## Exercise text:
---+---

# I cut off the last of the money today



## lisa3girls (Apr 6, 2011)

I had a few electronic bills coming out and I needed to let them clear, but they did, so I went to the bank and closed the joint account. 

So he has a non-functional debit card, no credit cards at all, had to get a new cell phone as I cut his off, an insignificant seasonal part time job and the only reason he isn't on the street is that he is living with the OW. 

So today he gets to see how life without me really is... wonder how much OW will like the pathetic broke him. I wonder how long before he starts to show the ugly part of himself and the honeymoon will wear off.

It didn't have to be this way....


----------



## CH (May 18, 2010)

So are you finally moving on and past him or not?


----------



## Eli-Zor (Nov 14, 2010)

Good for you, focus on you and go dark on him
_Posted via Mobile Device_


----------



## lisa3girls (Apr 6, 2011)

cheatinghubby said:


> So are you finally moving on and past him or not?

---+---

## Information supplied:
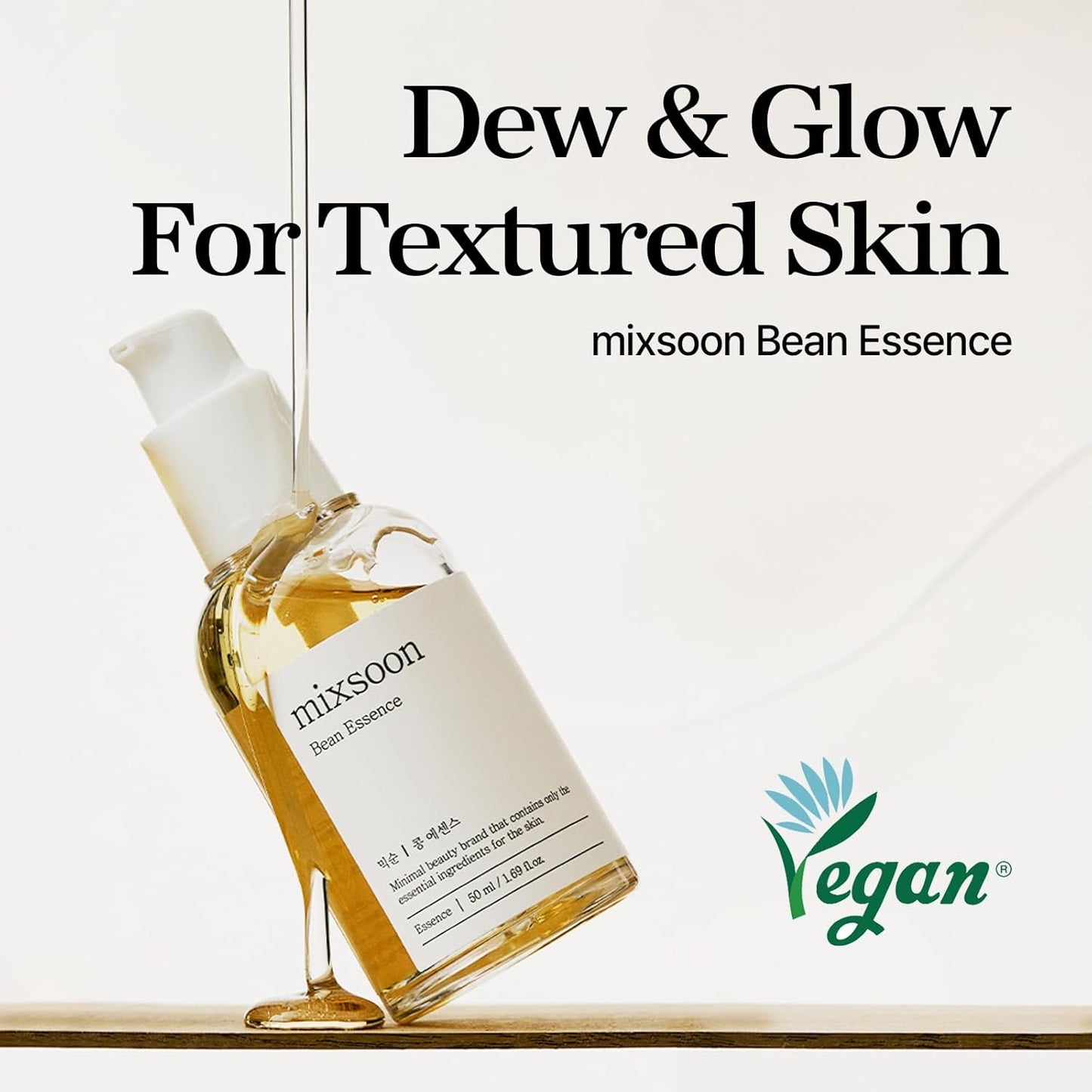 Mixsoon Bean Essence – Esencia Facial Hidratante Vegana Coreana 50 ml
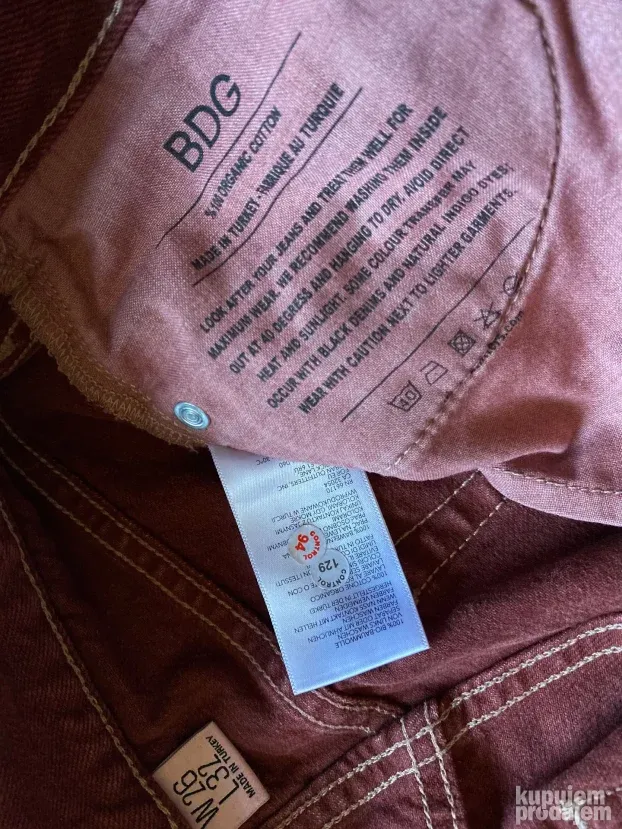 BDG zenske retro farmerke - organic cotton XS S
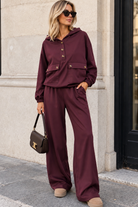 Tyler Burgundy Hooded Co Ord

---+---

In the forum thread about cutting off money, what are the answers to these questions?
(a) What did lisa3girls close at the bank?
(b) What kind of job does the man have?
(c) What kind of device was Eli-Zor's reply posted from?

## Completed task:
(a) The joint account.
(b) An insignificant seasonal part-time job.
(c) A mobile device.